-- Text block start --

2. The phased array antenna element as claimed in claim 1, wherein when the
number of the transceiver medium components mounted on the dielectric
plate (10) is more than one, they are aligned in parallel.
3. The phased array antenna element as claimed in claim 2 further having a
housing for enclosing the phased array.
4. The phased array antenna element as claimed in claim 1 further having a
housing for enclosing the phased array antenna element.
Description
BACKGROUND OF THE INVENTION
1. Field of the Invention
The present invention relates to a phased array antenna element, and more
particularly to a phased array antenna element using a printed-circuit
method to form a transceiver medium component and a microstrip line for
electrical connection with the transceiver medium component on a side of a
dielectric plate. The transceiver medium component is a meander line
shape, such that not only is the size of the applied object compact, but
it is also convenient to use.
2. Description of Related Art
Radio transmission is a very powerful and useful method to communicate with
other subjects. Through the use of radio transmissions, people can talk
with distant friends or even explore the unknown in the universe.
Notwithstanding in what fields radio transmission is applied, a giant,
protruding antenna is one thing that is inevitable for transmitting and
receiving signals with high quality. For a stationary facility, a giant
antenna is not a bad thing when taking the quality of signals into
consideration. However, a big antenna mounted on a cellular phone is
inconvenient.
It has long been a problem for people to miniaturize antennas while
retaining the high quality of received and/or transmitted signals.
It is therefore a main object of the invention to provide a phased array
transceiver antenna element with a meander line shape that can be printed
on any flat surface to mitigate and/or obviate the aforementioned
problems.
The major application of this printed-circuit meander line antennas are for
wireless and satellite communications. Currently, the frequency of
interest is 800/900 MHz and 1700/1800 MHz for cellular phone applications
and 1.2 GHz and 2.4 GHz for wireless communications, to replace the
traditional mono-pole or dipole wire antennas. In the 21st century, the
printed-circuit meander line antenna will extend its applications to other
frequency bands to meet the low profile, low cost and high performance
challenge requirement.

-- Text block end --
-- Excerpted records start --

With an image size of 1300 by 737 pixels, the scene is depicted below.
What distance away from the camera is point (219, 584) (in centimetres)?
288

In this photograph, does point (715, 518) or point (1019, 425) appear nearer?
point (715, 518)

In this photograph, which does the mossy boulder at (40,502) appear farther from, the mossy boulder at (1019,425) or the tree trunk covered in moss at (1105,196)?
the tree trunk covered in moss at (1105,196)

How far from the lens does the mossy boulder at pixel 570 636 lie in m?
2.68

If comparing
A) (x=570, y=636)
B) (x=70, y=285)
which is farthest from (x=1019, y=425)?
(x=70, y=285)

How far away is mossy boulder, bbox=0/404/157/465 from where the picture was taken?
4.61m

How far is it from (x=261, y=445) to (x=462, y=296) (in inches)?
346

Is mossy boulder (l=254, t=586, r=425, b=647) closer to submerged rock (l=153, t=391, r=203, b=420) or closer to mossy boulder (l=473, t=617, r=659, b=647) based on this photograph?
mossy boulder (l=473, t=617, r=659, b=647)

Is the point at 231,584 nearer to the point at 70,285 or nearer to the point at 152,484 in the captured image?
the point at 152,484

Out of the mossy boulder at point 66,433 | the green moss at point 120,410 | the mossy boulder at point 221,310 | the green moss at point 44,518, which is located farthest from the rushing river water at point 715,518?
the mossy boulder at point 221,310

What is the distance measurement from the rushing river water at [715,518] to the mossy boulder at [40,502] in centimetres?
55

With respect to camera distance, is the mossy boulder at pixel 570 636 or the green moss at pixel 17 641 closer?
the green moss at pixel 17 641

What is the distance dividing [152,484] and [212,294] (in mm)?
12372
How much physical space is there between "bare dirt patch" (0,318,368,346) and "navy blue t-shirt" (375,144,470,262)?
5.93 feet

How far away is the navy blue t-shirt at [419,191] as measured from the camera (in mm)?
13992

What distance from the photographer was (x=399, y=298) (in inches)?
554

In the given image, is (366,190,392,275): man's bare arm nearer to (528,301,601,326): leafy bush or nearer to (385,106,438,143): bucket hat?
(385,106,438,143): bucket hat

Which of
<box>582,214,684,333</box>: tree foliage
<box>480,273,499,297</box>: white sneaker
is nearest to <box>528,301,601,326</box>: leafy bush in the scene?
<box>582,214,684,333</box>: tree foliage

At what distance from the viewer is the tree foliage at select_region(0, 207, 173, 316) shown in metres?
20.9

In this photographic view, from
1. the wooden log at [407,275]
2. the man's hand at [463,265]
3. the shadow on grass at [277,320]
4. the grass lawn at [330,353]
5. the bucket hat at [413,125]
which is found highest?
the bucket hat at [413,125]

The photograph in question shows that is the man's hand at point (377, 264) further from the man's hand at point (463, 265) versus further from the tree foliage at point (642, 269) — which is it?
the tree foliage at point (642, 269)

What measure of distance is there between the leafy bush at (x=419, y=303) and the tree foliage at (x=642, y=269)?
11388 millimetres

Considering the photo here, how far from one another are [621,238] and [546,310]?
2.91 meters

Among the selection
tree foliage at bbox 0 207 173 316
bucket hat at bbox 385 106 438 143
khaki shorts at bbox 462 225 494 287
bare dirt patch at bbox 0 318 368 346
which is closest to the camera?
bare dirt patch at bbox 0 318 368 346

-- Excerpted records end --
-- Excerpted records start --

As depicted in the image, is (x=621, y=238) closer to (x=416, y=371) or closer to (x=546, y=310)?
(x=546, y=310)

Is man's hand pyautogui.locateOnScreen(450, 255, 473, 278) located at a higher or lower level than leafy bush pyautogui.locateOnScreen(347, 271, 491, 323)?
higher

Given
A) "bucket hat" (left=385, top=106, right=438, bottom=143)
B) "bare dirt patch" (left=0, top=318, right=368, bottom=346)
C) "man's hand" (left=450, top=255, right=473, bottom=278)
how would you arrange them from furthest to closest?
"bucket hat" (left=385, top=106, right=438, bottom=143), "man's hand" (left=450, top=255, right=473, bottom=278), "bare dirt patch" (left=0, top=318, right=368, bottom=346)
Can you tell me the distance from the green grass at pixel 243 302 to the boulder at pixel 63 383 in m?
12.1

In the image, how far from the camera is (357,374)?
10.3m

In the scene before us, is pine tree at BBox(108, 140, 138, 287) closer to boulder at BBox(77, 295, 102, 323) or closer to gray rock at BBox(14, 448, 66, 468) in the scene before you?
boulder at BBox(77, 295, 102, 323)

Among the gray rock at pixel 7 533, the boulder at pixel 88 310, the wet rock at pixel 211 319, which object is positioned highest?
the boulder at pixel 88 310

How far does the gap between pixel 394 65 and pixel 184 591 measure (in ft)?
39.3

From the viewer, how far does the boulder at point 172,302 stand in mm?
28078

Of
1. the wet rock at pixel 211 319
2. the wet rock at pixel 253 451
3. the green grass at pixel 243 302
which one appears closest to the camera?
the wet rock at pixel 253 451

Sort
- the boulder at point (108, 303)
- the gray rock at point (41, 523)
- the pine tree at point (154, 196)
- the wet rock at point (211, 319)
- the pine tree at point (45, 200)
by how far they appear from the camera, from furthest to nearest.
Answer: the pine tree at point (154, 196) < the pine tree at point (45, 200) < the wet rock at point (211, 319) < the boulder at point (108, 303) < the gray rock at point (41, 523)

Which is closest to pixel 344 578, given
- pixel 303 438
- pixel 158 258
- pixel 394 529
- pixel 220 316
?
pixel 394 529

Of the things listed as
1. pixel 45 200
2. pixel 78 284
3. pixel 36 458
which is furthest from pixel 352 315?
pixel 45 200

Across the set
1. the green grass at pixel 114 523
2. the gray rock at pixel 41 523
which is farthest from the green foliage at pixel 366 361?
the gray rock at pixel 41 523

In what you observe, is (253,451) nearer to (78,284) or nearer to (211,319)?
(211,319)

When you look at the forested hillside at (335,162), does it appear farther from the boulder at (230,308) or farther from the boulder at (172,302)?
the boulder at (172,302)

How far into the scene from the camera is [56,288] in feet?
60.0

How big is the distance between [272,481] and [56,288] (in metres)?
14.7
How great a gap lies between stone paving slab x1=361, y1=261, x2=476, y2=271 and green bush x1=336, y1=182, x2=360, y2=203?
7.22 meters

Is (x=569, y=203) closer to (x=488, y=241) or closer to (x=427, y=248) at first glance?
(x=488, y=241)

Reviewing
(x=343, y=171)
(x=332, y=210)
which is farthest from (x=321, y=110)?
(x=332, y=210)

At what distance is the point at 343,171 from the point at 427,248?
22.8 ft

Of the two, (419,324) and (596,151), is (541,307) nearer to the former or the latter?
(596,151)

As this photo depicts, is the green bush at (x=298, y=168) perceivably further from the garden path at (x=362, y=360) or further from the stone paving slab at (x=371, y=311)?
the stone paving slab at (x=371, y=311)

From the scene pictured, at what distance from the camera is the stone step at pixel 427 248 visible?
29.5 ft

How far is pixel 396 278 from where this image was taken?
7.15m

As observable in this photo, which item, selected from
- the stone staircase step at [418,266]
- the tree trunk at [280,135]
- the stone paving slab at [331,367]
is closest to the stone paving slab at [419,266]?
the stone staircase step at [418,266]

-- Excerpted records end --

- _To do_
A. List every frequency value named in the antenna text. Give each value as a separate item, splitting any pair written with a slash.
B. Reproduce the rows starting at the line that contains "Out of the mossy" and ending at the line that contains "2.91 meters", with both of those lines included.
The antenna text and the rows have no connection to each other.

- _Solution list_
A. 800 MHz, 900 MHz, 1700 MHz, 1800 MHz, 1.2 GHz, 2.4 GHz

B.
Out of the mossy boulder at point 66,433 | the green moss at point 120,410 | the mossy boulder at point 221,310 | the green moss at point 44,518, which is located farthest from the rushing river water at point 715,518?
the mossy boulder at point 221,310

What is the distance measurement from the rushing river water at [715,518] to the mossy boulder at [40,502] in centimetres?
55

With respect to camera distance, is the mossy boulder at pixel 570 636 or the green moss at pixel 17 641 closer?
the green moss at pixel 17 641

What is the distance dividing [152,484] and [212,294] (in mm)?
12372
How much physical space is there between "bare dirt patch" (0,318,368,346) and "navy blue t-shirt" (375,144,470,262)?
5.93 feet

How far away is the navy blue t-shirt at [419,191] as measured from the camera (in mm)?
13992

What distance from the photographer was (x=399, y=298) (in inches)?
554

In the given image, is (366,190,392,275): man's bare arm nearer to (528,301,601,326): leafy bush or nearer to (385,106,438,143): bucket hat?
(385,106,438,143): bucket hat

Which of
<box>582,214,684,333</box>: tree foliage
<box>480,273,499,297</box>: white sneaker
is nearest to <box>528,301,601,326</box>: leafy bush in the scene?
<box>582,214,684,333</box>: tree foliage

At what distance from the viewer is the tree foliage at select_region(0, 207, 173, 316) shown in metres?
20.9

In this photographic view, from
1. the wooden log at [407,275]
2. the man's hand at [463,265]
3. the shadow on grass at [277,320]
4. the grass lawn at [330,353]
5. the bucket hat at [413,125]
which is found highest?
the bucket hat at [413,125]

The photograph in question shows that is the man's hand at point (377, 264) further from the man's hand at point (463, 265) versus further from the tree foliage at point (642, 269) — which is it?
the tree foliage at point (642, 269)

What measure of distance is there between the leafy bush at (x=419, y=303) and the tree foliage at (x=642, y=269)?
11388 millimetres

Considering the photo here, how far from one another are [621,238] and [546,310]?
2.91 meters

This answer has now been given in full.